Know’st how to write,                   know’st know to read,
know’st how to stain,                    how to understand,
know’st how to ask,                       how’st to offer,
knows’st how to supplicate,       know’st how to sacrifice?

Observe that the knowledges here referenced are not about dogma or belief, but rather about the practical dimensions of spiritual or magical activity. It might shock many modern Heathens, but there is no rider along the lines of “and if you don’t believe that Loki is anathema then I’ll never let your magic work!” It seems like anyone with the technical knowledge could participate. Right belief? Whatever, pal.

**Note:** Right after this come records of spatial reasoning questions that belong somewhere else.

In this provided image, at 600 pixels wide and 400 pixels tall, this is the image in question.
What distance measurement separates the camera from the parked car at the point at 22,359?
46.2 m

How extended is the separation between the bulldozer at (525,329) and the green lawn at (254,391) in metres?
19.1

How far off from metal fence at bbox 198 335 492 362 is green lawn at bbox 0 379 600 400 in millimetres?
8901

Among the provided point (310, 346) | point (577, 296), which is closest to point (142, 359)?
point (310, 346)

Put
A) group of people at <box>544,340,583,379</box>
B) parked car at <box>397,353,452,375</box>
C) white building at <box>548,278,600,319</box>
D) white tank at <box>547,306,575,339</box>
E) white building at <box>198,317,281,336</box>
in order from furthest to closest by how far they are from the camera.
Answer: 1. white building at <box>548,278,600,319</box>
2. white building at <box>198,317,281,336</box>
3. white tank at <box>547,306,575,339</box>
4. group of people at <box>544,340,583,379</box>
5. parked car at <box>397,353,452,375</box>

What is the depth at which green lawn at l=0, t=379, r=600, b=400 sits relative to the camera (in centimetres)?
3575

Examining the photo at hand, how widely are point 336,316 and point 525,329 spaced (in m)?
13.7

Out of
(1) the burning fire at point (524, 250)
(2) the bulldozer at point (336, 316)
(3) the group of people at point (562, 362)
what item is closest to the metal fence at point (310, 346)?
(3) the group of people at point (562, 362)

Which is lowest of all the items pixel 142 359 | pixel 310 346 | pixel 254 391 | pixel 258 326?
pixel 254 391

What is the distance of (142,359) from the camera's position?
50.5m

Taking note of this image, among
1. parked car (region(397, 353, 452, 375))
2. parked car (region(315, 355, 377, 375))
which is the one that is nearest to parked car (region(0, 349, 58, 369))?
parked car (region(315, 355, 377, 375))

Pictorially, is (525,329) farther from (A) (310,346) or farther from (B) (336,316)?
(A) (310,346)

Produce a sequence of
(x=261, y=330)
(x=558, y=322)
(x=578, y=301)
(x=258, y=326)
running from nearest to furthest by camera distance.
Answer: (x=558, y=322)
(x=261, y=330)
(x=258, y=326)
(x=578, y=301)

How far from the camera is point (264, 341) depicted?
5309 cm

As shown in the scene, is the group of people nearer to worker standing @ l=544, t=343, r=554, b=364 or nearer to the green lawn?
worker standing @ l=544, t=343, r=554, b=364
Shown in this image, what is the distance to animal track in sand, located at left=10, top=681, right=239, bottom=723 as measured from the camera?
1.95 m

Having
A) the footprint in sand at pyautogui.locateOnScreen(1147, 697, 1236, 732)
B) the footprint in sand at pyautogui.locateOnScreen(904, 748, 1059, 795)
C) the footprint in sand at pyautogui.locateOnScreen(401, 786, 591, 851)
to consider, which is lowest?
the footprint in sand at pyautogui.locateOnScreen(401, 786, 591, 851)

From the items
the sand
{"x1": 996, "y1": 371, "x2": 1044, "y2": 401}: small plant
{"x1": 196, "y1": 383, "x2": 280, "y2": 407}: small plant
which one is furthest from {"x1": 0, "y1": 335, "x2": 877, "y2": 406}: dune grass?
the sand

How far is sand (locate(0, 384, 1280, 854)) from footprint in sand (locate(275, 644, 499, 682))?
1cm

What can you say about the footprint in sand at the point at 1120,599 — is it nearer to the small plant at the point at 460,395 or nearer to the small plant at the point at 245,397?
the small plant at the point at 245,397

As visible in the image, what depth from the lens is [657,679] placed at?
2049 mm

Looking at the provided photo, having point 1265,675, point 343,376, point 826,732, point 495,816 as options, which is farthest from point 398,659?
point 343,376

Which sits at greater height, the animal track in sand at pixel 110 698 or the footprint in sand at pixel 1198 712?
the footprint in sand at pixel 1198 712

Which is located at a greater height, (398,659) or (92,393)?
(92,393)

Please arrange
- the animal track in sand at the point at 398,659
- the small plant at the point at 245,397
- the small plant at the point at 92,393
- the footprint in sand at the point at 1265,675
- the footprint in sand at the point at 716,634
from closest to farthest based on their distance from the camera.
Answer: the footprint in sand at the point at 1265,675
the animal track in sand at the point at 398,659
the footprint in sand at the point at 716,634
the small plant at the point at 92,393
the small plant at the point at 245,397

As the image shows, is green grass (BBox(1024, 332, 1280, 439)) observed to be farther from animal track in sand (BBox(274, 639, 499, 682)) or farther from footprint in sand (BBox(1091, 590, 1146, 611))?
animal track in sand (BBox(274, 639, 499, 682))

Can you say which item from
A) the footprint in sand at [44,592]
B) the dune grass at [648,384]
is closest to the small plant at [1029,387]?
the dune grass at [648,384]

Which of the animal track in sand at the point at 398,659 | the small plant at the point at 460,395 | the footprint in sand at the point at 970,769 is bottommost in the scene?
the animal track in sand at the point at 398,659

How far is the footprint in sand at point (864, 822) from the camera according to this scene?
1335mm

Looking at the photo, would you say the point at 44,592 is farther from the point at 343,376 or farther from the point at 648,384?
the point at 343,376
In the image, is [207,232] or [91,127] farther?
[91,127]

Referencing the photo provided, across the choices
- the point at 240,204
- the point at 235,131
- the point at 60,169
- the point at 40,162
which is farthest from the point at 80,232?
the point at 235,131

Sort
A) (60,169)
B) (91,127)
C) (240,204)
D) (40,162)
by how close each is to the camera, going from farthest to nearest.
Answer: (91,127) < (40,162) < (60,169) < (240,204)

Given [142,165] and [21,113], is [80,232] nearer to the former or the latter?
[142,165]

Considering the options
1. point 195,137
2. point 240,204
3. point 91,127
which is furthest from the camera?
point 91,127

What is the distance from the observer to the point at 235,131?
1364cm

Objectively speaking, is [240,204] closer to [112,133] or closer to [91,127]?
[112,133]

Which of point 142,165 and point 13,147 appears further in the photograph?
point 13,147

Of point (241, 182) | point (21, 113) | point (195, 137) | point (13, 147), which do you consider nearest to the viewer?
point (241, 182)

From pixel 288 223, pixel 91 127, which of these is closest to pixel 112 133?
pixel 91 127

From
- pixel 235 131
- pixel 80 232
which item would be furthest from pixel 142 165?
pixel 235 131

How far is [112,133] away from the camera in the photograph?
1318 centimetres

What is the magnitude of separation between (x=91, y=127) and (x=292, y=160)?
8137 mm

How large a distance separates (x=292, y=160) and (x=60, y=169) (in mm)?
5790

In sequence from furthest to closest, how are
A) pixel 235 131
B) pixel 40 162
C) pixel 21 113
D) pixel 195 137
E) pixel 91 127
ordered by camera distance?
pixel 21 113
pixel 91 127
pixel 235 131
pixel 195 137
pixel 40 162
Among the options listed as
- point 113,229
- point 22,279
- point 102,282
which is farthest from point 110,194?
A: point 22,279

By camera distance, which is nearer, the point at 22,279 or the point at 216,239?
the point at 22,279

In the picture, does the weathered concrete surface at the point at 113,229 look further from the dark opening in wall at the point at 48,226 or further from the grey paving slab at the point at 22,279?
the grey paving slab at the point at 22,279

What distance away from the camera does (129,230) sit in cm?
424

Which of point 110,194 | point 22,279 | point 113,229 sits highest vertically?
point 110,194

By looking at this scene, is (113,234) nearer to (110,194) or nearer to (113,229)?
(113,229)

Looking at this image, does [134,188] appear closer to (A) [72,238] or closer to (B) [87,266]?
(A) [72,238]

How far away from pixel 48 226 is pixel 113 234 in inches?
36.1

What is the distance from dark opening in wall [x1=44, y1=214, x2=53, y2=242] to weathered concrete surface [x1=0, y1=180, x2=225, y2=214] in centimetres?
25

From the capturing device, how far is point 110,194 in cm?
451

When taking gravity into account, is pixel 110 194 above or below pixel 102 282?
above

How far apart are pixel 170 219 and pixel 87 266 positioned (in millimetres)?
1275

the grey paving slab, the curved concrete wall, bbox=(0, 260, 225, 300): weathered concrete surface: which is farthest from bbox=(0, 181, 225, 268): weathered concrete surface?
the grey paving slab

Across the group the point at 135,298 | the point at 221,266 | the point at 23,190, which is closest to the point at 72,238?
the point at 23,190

Ok, so this brings us to Chaos Magic because the stanza quoted above could be straight out of a modern Chaos Magic grimoire. Chaos Magic is the first Western occult or spiritual tradition in many centuries to openly express contempt for right belief in favor of a focus on correct technical practice. Chaos Magic is ridiculed for inventing deities or using pop culture figures as spirits, yet its methods are effective, and they are effective for the same reason that ancient pagan religions were satisfying to their adherents – the emphasis is on praxis, not belief.

Modern Heathenry is so bound up in obsession with orthodoxy. I do not believe Heathenry could be used to justify racism and other bigotries if it were not polluted by the Christian obsession with ‘pure,’ binary thought processes. The more we look at ancient paganisms, the more we find they had their moments of outrageous free-for-all. Even the runes, supposedly the unique spiritual DNA of the Germanic peoples, appear to have been cribbed almost wholesale from the Etruscans (or Romans, depending on your biases).

Chaos Magic offers a useful model (the map is not the territory!), a way out of unconscious adherence to orthodoxic thinking. Combined with the grounding of a Heathen perspective that takes reconstructionism seriously yet playfully, the yield is a model of Heathen spirituality that has at least a small chance of recapturing the character of the ancient ways (which is about as good an outcome as is likely possible, given the gulf of time and the lack of information).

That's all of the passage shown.